▶ _Work order_
Transcribe each line of the data below verbatim, omitting the pictures and keeping only the caption text.

(Crawled caption data)
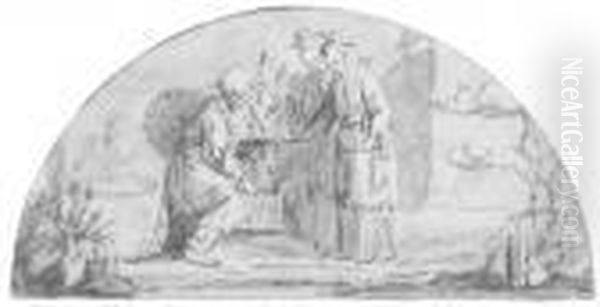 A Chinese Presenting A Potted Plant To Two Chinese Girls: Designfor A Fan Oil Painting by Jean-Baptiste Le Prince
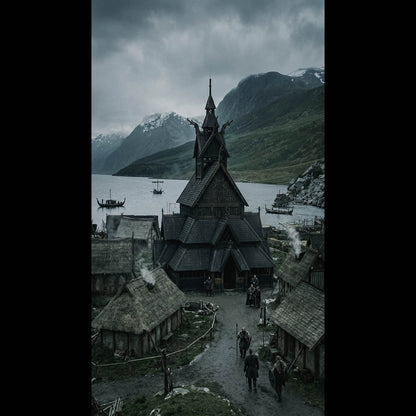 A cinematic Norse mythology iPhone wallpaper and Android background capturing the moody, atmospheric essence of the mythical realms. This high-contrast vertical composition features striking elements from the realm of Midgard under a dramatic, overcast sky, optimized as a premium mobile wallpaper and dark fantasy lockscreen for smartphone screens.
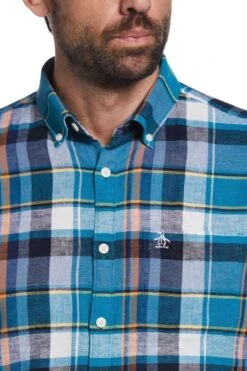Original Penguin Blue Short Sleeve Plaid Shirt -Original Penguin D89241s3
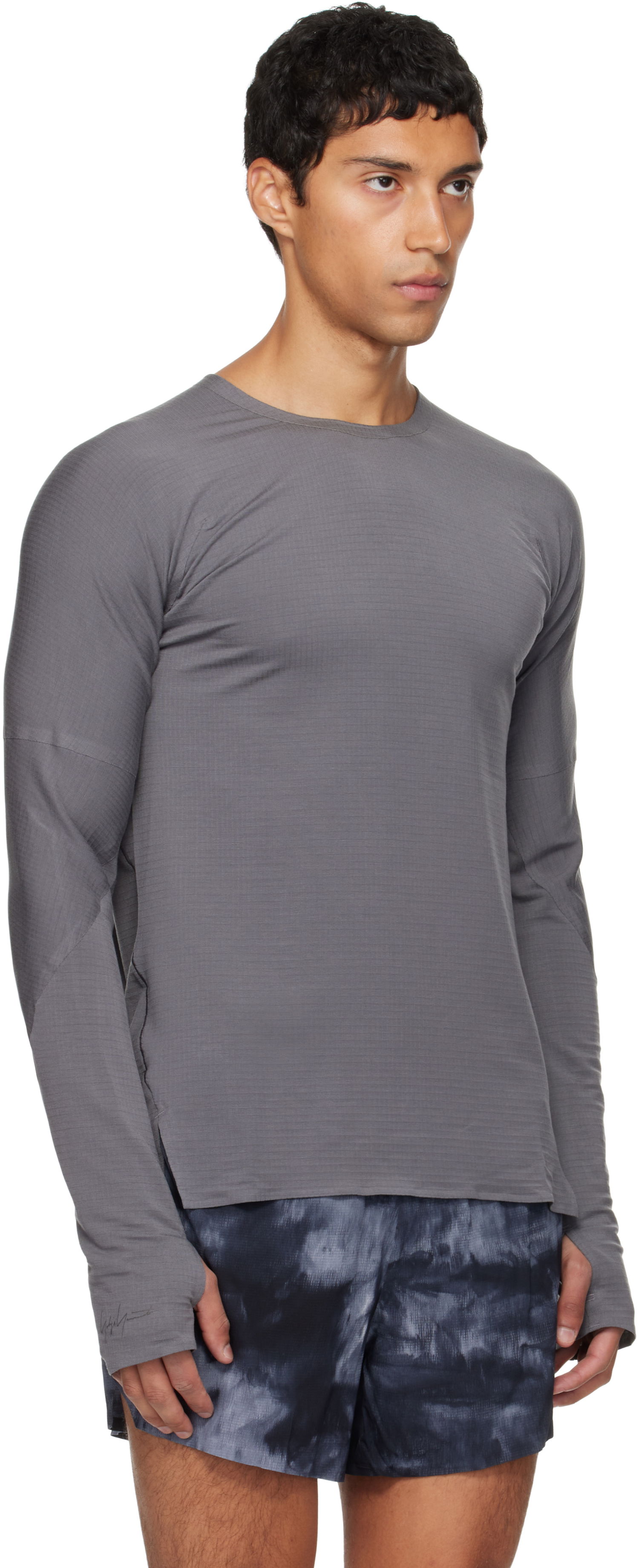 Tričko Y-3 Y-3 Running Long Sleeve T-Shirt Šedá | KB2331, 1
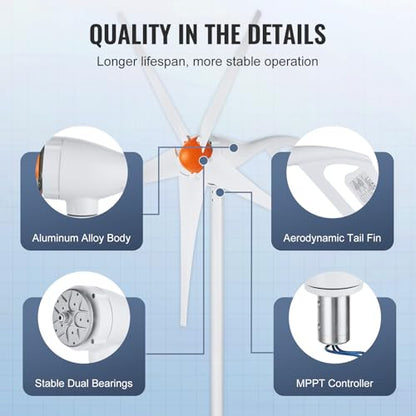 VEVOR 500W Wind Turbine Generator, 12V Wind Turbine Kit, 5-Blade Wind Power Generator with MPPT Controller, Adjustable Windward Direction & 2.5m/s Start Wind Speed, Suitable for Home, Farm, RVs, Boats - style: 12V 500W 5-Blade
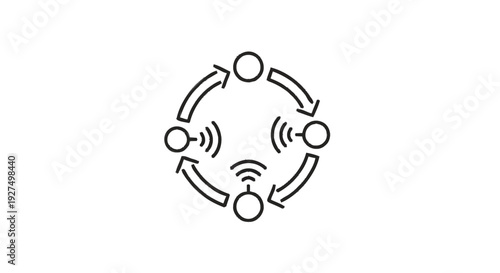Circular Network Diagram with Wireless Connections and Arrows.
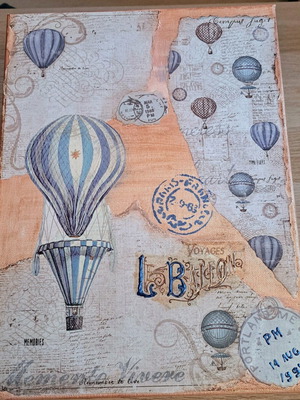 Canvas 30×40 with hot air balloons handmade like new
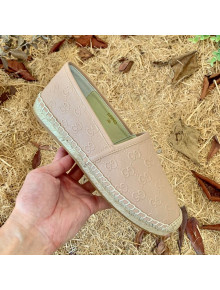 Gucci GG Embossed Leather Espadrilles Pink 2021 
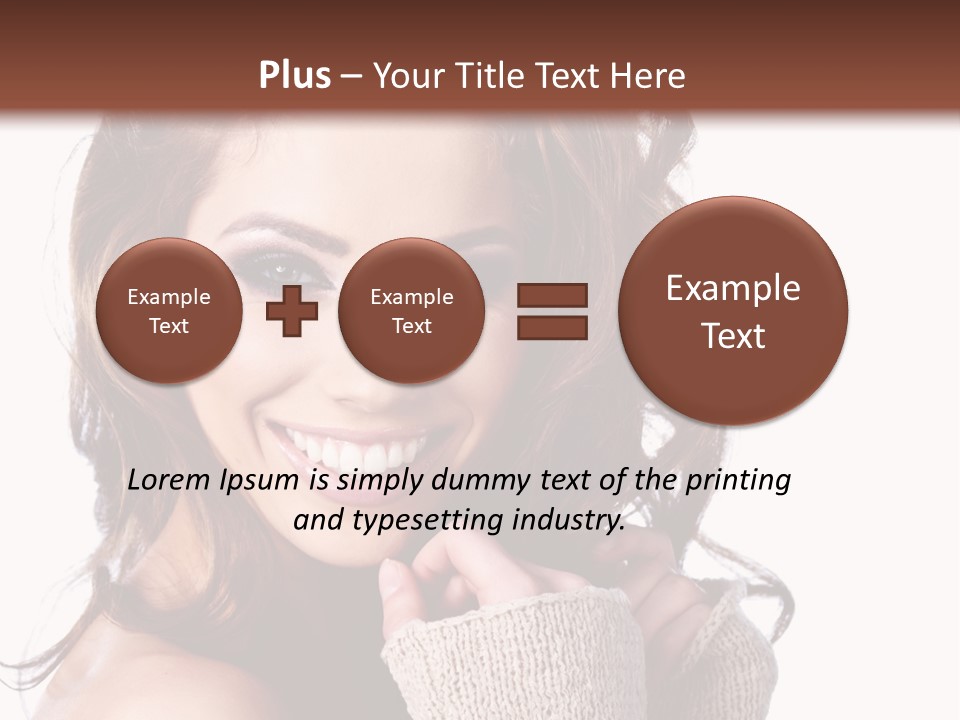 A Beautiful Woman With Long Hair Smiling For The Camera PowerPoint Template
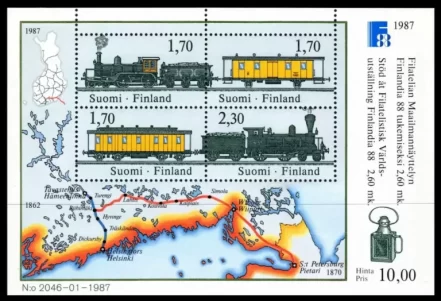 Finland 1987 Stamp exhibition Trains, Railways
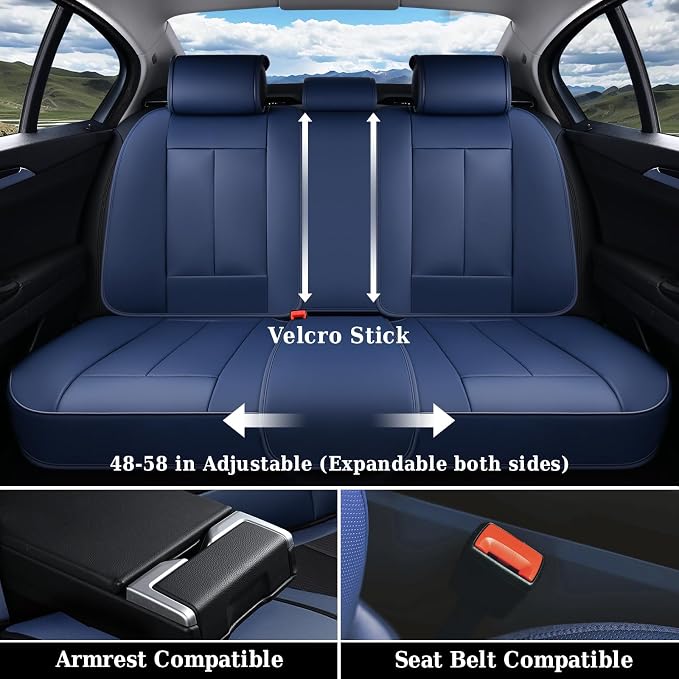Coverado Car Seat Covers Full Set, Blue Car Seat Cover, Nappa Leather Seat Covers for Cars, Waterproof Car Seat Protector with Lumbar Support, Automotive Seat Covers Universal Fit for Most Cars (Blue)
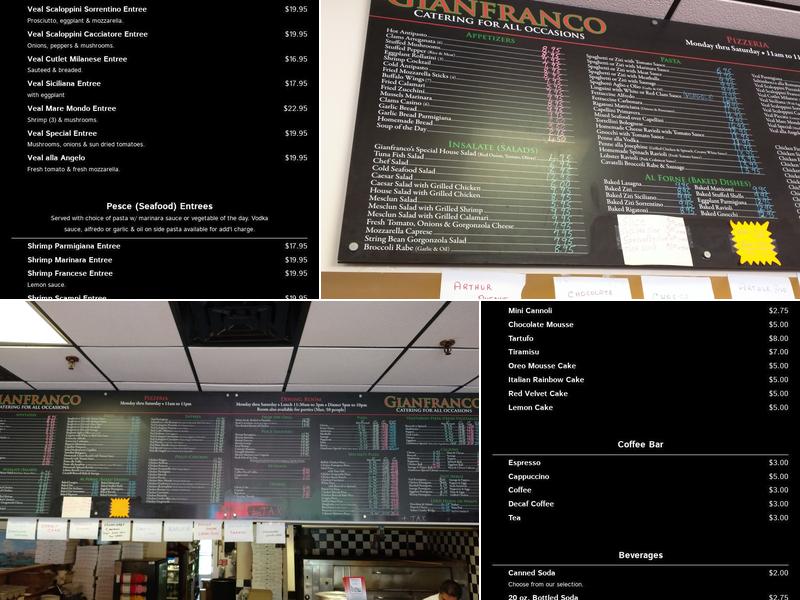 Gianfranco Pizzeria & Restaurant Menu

▶ _Task solution_
 A Chinese Presenting A Potted Plant To Two Chinese Girls: Designfor A Fan Oil Painting by Jean-Baptiste Le Prince
 A cinematic Norse mythology iPhone wallpaper and Android background capturing the moody, atmospheric essence of the mythical realms. This high-contrast vertical composition features striking elements from the realm of Midgard under a dramatic, overcast sky, optimized as a premium mobile wallpaper and dark fantasy lockscreen for smartphone screens.
Original Penguin Blue Short Sleeve Plaid Shirt -Original Penguin D89241s3
 Tričko Y-3 Y-3 Running Long Sleeve T-Shirt Šedá | KB2331, 1
 VEVOR 500W Wind Turbine Generator, 12V Wind Turbine Kit, 5-Blade Wind Power Generator with MPPT Controller, Adjustable Windward Direction & 2.5m/s Start Wind Speed, Suitable for Home, Farm, RVs, Boats - style: 12V 500W 5-Blade
Circular Network Diagram with Wireless Connections and Arrows.
 Canvas 30×40 with hot air balloons handmade like new
 Gucci GG Embossed Leather Espadrilles Pink 2021 
 A Beautiful Woman With Long Hair Smiling For The Camera PowerPoint Template
 Finland 1987 Stamp exhibition Trains, Railways
Coverado Car Seat Covers Full Set, Blue Car Seat Cover, Nappa Leather Seat Covers for Cars, Waterproof Car Seat Protector with Lumbar Support, Automotive Seat Covers Universal Fit for Most Cars (Blue)
 Gianfranco Pizzeria & Restaurant Menu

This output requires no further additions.